Filed Date: 3/10/2009
Status: Precedential
Modified Date: 11/1/2024
Order, Supreme Court, Bronx County (Paul A. Victor, J.), entered October 31, 2007, which granted plaintiffs motion for an extension of time to serve the complaint pursuant to CPLR 306-b and denied defendant City of New York’s cross motion to dismiss for lack of personal jurisdiction, unanimously affirmed, without costs.
In Leader v Maroney, Ponzini & Spencer (97 NY2d 95, 105-106 [2001]), the Court of Appeals stated: “The interest of justice standard [of CPLR 306-b] requires a careful judicial analysis of the factual setting of the case and a balancing of the competing interests presented by the parties. Unlike an extension request premised on good cause, a plaintiff need not establish reasonably diligent efforts at service as a threshold matter. However, the court may consider diligence, or lack thereof, along with any other relevant factor in making its determination, including expiration of the Statute of Limitations, the meritorious nature of the cause of action, the length of delay in service, the promptness of a plaintiffs request for the extension of time, and prejudice to defendant.” Here, plaintiffs counsel exercised little, if any, diligence in serving the City. Moreover, plaintiffs request for the extension of time to serve the City was not prompt.
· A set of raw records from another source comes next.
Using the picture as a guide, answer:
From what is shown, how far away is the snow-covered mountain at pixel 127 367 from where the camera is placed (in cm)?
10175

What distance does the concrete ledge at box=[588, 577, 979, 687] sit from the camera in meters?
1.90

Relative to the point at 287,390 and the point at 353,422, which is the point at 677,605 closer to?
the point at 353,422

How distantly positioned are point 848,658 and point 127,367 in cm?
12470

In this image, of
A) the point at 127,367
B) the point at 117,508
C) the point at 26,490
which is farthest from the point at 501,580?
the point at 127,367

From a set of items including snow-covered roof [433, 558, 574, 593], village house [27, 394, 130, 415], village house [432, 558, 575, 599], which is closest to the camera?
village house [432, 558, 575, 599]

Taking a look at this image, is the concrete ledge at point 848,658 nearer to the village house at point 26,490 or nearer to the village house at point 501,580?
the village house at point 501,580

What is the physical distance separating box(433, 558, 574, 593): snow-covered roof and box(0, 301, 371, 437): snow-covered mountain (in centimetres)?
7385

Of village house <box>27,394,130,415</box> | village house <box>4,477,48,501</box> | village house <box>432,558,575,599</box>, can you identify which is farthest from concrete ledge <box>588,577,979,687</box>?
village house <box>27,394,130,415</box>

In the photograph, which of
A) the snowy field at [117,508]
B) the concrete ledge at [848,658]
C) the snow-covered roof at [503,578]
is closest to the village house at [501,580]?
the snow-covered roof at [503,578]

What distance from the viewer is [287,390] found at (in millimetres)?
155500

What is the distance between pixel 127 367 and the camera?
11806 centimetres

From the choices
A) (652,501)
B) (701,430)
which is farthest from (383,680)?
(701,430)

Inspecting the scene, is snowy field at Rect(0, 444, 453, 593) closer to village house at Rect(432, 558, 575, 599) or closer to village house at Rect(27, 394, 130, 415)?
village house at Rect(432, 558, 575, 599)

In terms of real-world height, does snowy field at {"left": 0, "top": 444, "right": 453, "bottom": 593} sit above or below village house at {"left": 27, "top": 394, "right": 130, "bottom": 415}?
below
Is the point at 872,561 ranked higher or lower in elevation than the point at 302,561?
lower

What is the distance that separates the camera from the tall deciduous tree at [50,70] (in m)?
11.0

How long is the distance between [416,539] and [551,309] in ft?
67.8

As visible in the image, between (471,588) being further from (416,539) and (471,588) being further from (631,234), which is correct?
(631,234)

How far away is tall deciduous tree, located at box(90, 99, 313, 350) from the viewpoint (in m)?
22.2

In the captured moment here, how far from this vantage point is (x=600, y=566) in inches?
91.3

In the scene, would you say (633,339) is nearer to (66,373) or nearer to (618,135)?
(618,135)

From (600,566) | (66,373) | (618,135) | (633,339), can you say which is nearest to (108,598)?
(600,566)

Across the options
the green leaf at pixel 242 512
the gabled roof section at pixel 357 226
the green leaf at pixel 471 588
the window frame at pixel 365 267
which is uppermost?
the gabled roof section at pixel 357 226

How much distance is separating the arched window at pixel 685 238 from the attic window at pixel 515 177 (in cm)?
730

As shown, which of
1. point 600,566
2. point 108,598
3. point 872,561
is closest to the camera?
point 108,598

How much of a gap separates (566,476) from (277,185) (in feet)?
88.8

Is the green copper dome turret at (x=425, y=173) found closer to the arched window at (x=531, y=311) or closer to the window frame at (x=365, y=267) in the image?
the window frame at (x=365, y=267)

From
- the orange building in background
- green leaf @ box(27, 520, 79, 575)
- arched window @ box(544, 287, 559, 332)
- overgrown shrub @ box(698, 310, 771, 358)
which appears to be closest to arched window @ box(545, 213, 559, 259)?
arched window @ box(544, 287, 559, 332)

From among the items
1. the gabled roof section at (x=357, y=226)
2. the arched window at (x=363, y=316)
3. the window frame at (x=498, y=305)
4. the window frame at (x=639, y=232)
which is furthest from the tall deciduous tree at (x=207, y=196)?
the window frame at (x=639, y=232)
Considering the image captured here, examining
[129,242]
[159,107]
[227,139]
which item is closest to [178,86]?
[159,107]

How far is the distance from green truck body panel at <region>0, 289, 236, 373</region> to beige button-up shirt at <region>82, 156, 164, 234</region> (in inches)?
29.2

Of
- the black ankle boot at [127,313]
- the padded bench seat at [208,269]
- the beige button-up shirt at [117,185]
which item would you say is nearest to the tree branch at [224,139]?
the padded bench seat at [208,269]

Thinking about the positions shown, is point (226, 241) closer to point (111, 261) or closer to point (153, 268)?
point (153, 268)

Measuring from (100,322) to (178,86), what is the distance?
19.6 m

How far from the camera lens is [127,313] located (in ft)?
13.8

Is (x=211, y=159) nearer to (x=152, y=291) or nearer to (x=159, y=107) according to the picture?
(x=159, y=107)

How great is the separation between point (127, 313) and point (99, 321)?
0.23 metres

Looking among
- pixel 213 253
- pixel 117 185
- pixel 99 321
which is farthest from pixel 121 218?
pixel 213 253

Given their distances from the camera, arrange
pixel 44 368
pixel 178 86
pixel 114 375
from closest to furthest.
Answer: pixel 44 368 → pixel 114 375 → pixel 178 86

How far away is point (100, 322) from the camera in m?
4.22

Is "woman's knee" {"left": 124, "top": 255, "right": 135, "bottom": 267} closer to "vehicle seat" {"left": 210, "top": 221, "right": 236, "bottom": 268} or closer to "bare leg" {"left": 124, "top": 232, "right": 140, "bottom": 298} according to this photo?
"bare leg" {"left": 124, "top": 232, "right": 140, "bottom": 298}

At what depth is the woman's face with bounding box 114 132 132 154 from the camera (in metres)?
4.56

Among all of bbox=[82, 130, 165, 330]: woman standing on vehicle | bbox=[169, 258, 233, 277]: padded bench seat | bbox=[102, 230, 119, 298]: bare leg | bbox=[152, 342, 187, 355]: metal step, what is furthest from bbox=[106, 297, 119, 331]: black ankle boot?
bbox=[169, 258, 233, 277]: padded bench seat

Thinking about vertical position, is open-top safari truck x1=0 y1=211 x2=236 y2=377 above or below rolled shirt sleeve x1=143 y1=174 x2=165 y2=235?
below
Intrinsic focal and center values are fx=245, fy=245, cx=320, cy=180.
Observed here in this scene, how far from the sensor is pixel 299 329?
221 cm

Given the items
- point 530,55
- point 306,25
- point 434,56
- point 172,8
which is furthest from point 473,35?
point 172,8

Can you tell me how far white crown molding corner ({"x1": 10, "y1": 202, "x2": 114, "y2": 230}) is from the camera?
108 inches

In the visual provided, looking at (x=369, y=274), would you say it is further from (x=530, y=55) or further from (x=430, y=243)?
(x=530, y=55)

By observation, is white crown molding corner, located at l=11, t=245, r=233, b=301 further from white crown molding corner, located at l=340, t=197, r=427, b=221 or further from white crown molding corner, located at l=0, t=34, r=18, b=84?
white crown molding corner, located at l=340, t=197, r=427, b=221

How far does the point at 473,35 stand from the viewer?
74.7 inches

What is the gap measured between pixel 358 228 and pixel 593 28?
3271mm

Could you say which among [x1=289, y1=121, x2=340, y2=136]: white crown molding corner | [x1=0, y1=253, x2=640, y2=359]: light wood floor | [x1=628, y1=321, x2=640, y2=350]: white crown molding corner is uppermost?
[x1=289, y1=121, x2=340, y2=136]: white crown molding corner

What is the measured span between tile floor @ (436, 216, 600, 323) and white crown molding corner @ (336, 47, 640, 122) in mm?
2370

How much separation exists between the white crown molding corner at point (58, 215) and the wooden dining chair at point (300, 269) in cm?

Nevertheless, there are factors which support an interest of justice extension, and the City has not demonstrated that it would be prejudiced if the extension were granted. In this regard, the City has not established that, as a result of plaintiffs failure to serve it timely or plaintiffs delay in seeking an extension, the City has lost some special right, or incurred some change of position or some significant expense (see Murray v City of New York, 51 AD3d 502, 503 [2008], lv denied 11 NY3d 703 [2008], citing Barbour v Hospital for Special Surgery, 169 AD2d 385 [1991]). Because some factors weigh in favor of granting an interest of justice extension and some do not, we should not disturb Supreme Court’s discretion-laden determination. We note that it is significant that the notice of claim and General Municipal Law § 50-h hearing provided the City with notice of the occurrence, theory of recovery and claimed injuries well before expiration of the statute of limitations (cf. Slate v Schiavone Constr. Co., 4 NY3d 816 [2005]). Concur—Tom, J.P., Friedman, Gonzalez, Sweeny and McGuire, JJ.